* **TO DO**
Exact reproduction, images excluded: write out the records below.
---------- DATA TO EXAMINE
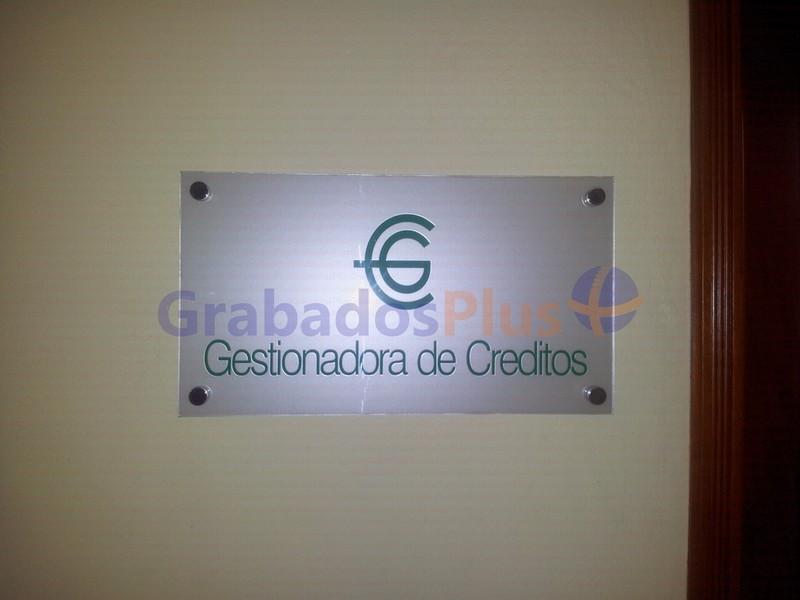 Letreros en Acrlico con Vinil  GrabadosPlus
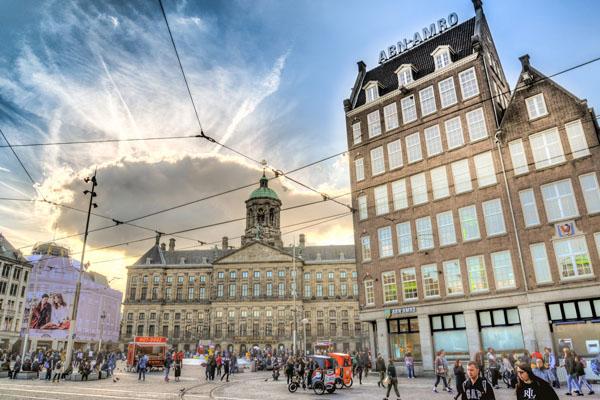 Amsterdam bezoeken-vakantie in Friesland-Ljeppershiem vakantiepark-paleis de Dam
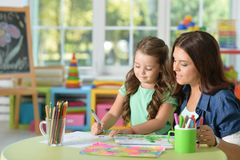 母亲和女儿绘画的画象 库存照片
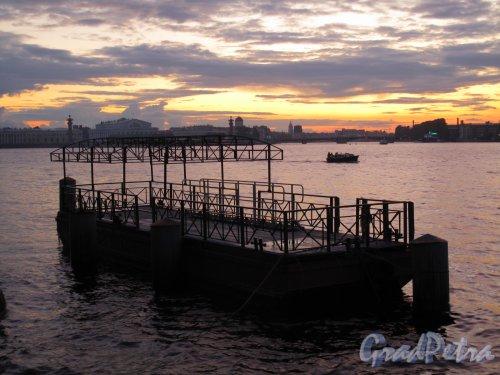 Дворцовая наб. Пловучая пристань у Эрмитажа при закате. Фото сентябрь 2011 г.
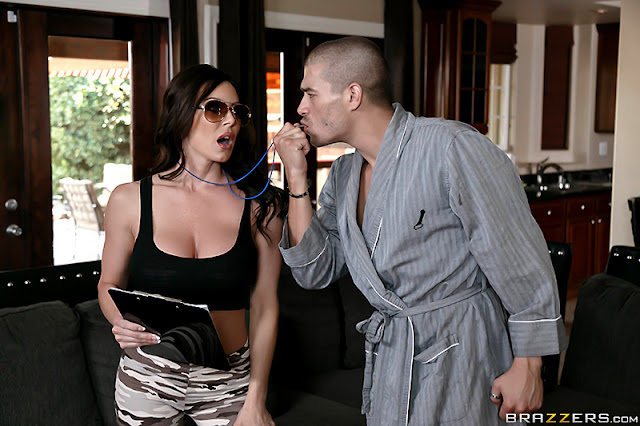 Kendra Lust – Join The Lust Army (Milfs Like It Big)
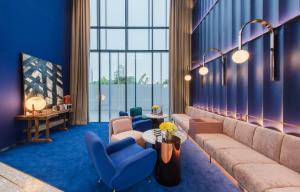 เช่าคอนโดสุขุมวิท อโศก ทองหล่อ : ห้องแบบ fully furnished กับแปลนห้องหลากหลายสไตล์ พร้อมเพดานสูงกว่า 2.8 เมตร
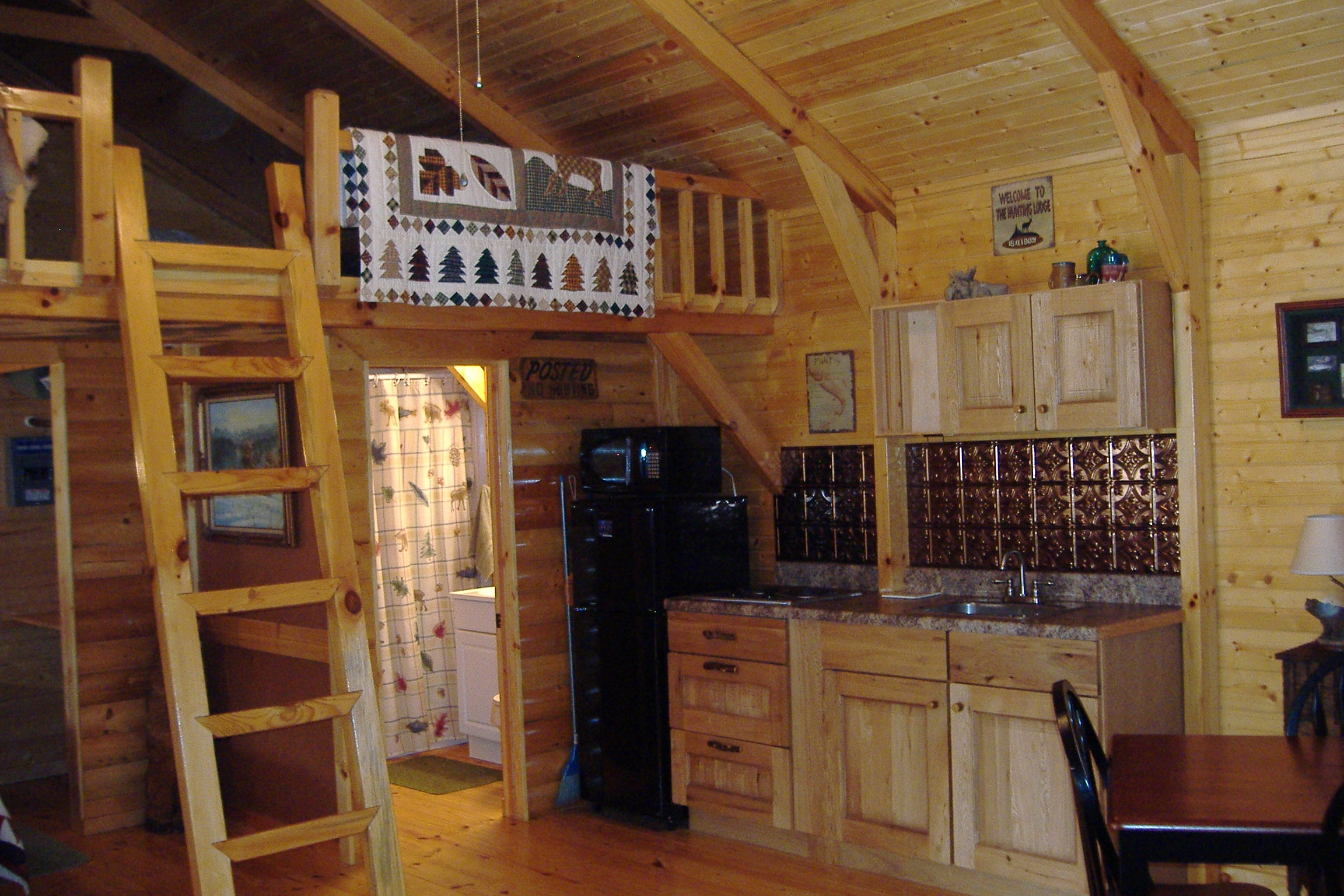 Tiny cabin kitchens hunting cabin kitchen hunting cabins for Tiny hunting cabin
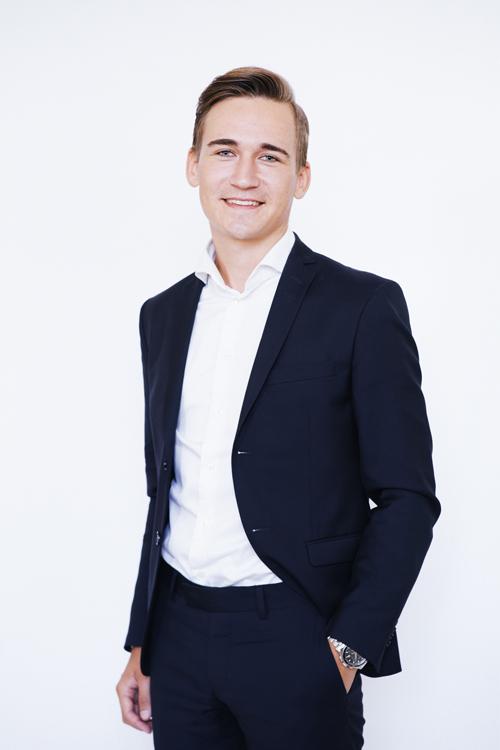 ALEXANDER HULT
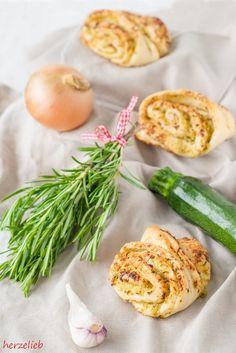 Zucchini Franzbrötchen sind perfekt zum Grillen. Bei diesem Rezept gibt es Zucchini im duftenden Hefeteig, mit Zwiebeln, Knoblauch und aromatischen Rosmarin
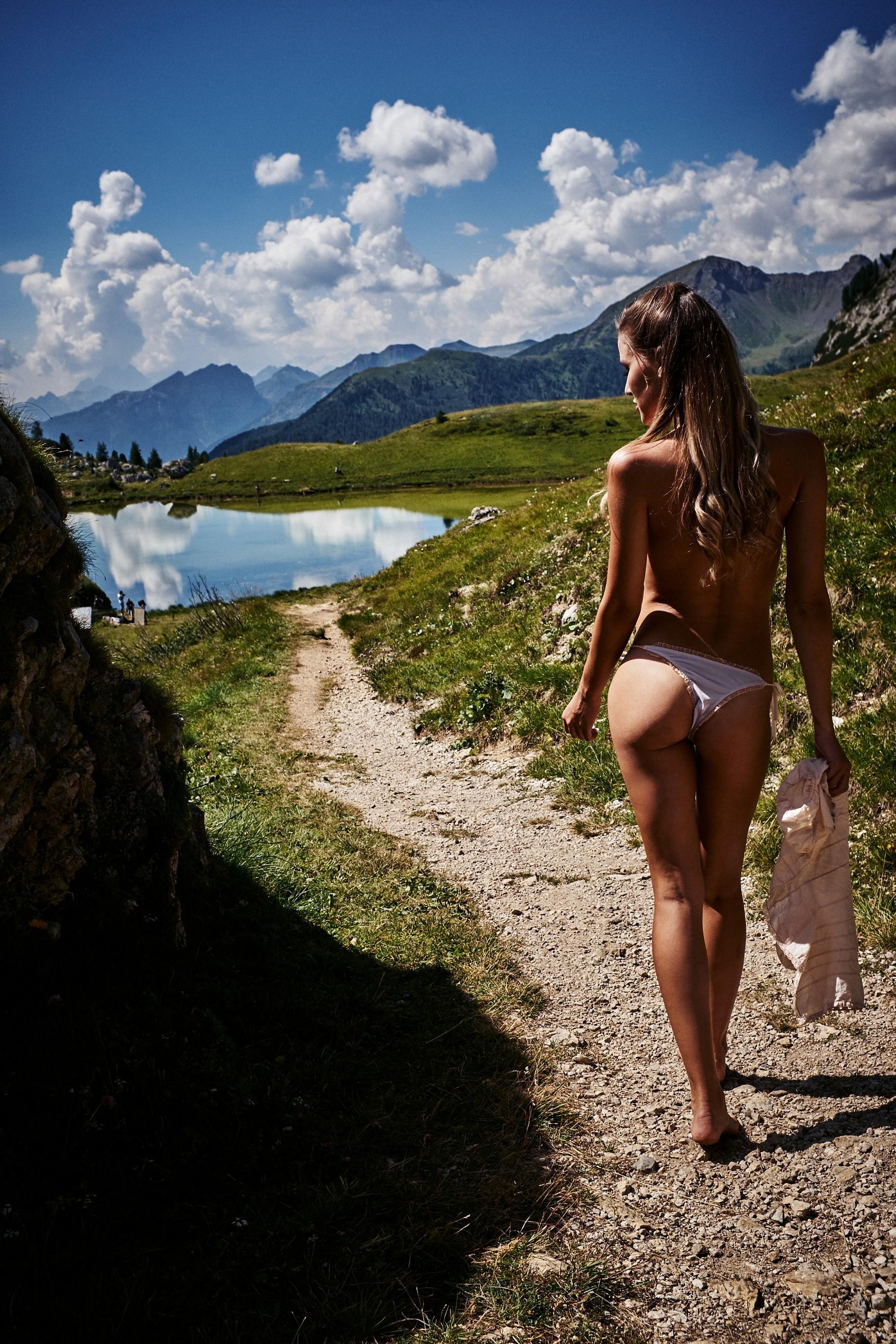 Julia Prokopy Stunning Naked Images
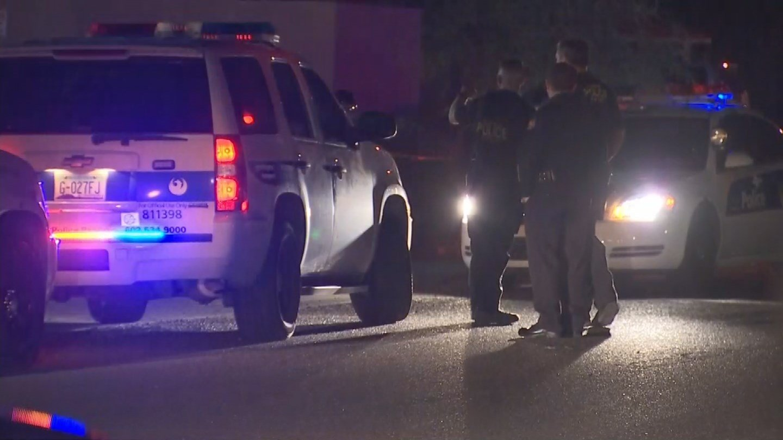 Police investigating the crime scene (Source: 3TV/CBS 5)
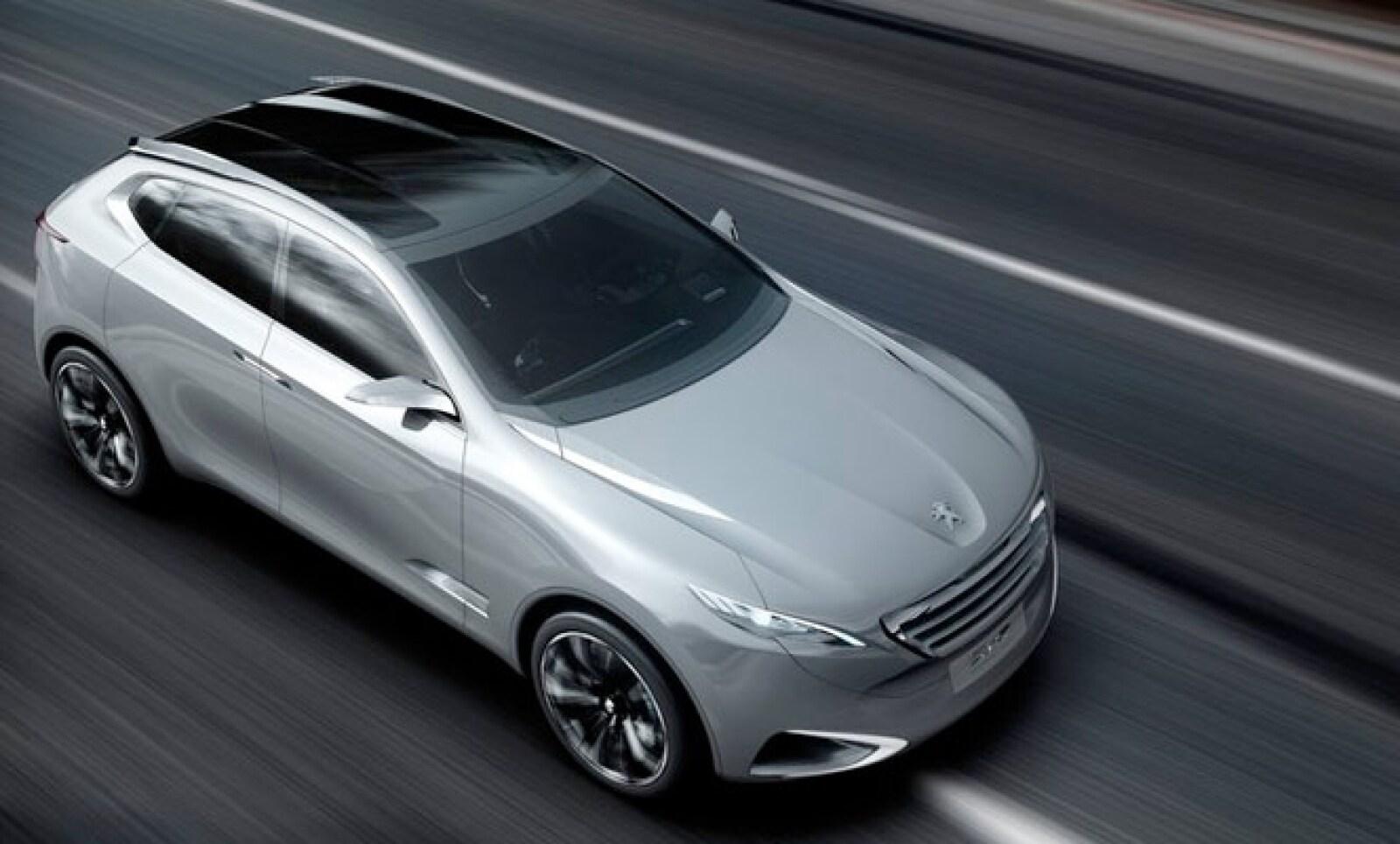Su velocidad máxima es de 250 kilómetros por hora (km/h).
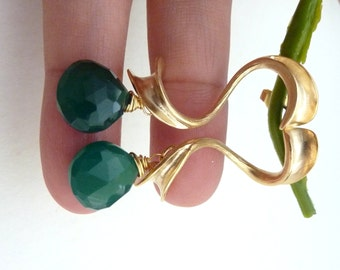 Emerald Green Onyx with Long Fancy Cursive Post Earring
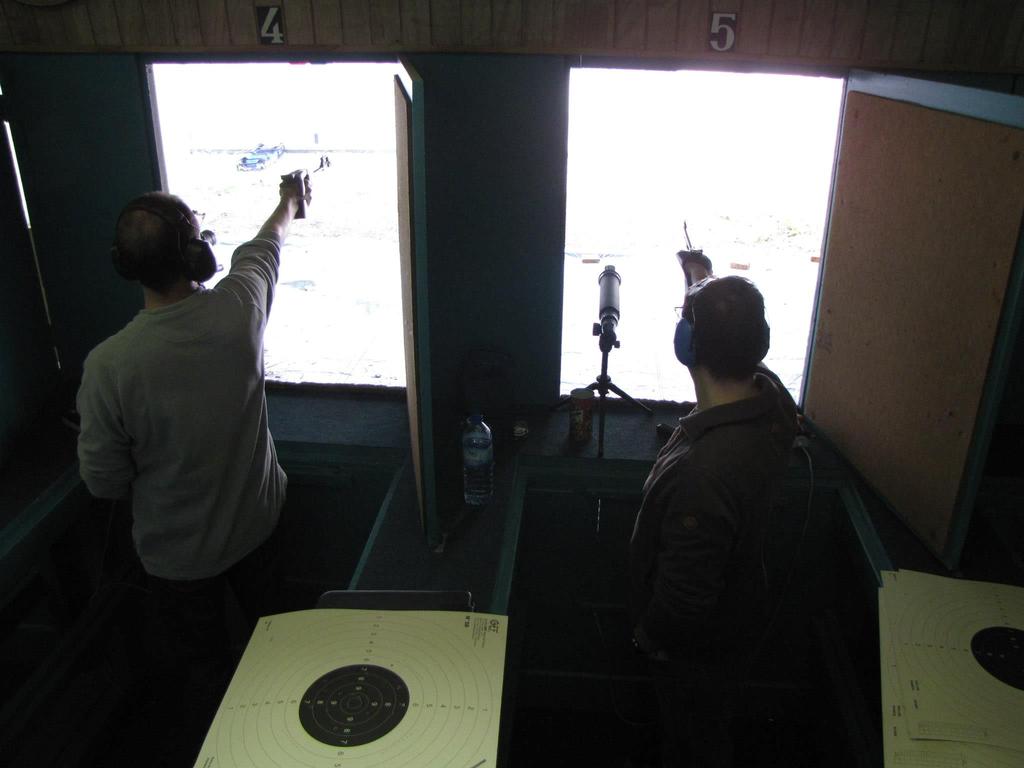 Compétition de tir au pistolet à 50 mètres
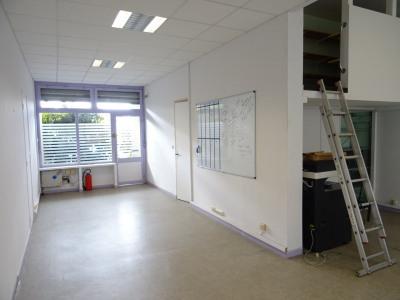 Locaux 120 m², a vendre a Saint-denis
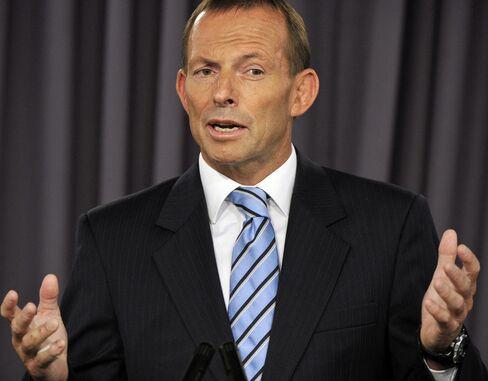 Tony Abbott, Australia's opposition leader, speaks at the National Press Club in Canberra. Photographer: Mark Graham/Bloomberg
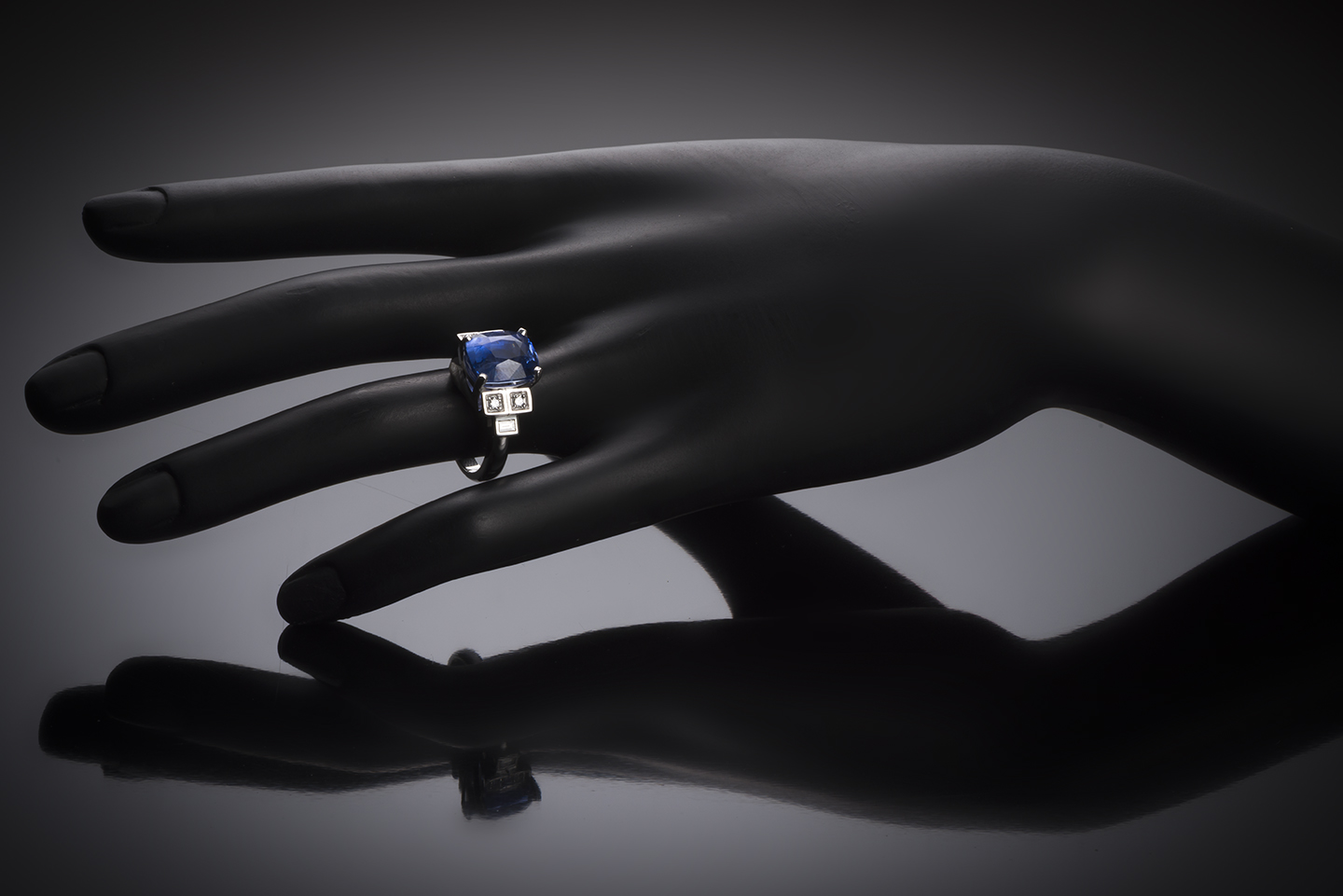 Natural sapphire and diamond ring (8.49 carats – Certificate)-2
--------------------
* **WORKED SOLUTION**
 Letreros en Acrlico con Vinil  GrabadosPlus
 Amsterdam bezoeken-vakantie in Friesland-Ljeppershiem vakantiepark-paleis de Dam
 母亲和女儿绘画的画象 库存照片
 Дворцовая наб. Пловучая пристань у Эрмитажа при закате. Фото сентябрь 2011 г.
 Kendra Lust – Join The Lust Army (Milfs Like It Big)
 เช่าคอนโดสุขุมวิท อโศก ทองหล่อ : ห้องแบบ fully furnished กับแปลนห้องหลากหลายสไตล์ พร้อมเพดานสูงกว่า 2.8 เมตร
 Tiny cabin kitchens hunting cabin kitchen hunting cabins for Tiny hunting cabin
 ALEXANDER HULT
 Zucchini Franzbrötchen sind perfekt zum Grillen. Bei diesem Rezept gibt es Zucchini im duftenden Hefeteig, mit Zwiebeln, Knoblauch und aromatischen Rosmarin
 Julia Prokopy Stunning Naked Images
 Police investigating the crime scene (Source: 3TV/CBS 5)
Su velocidad máxima es de 250 kilómetros por hora (km/h).
 Emerald Green Onyx with Long Fancy Cursive Post Earring
 Compétition de tir au pistolet à 50 mètres
 Locaux 120 m², a vendre a Saint-denis
 Tony Abbott, Australia's opposition leader, speaks at the National Press Club in Canberra. Photographer: Mark Graham/Bloomberg
 Natural sapphire and diamond ring (8.49 carats – Certificate)-2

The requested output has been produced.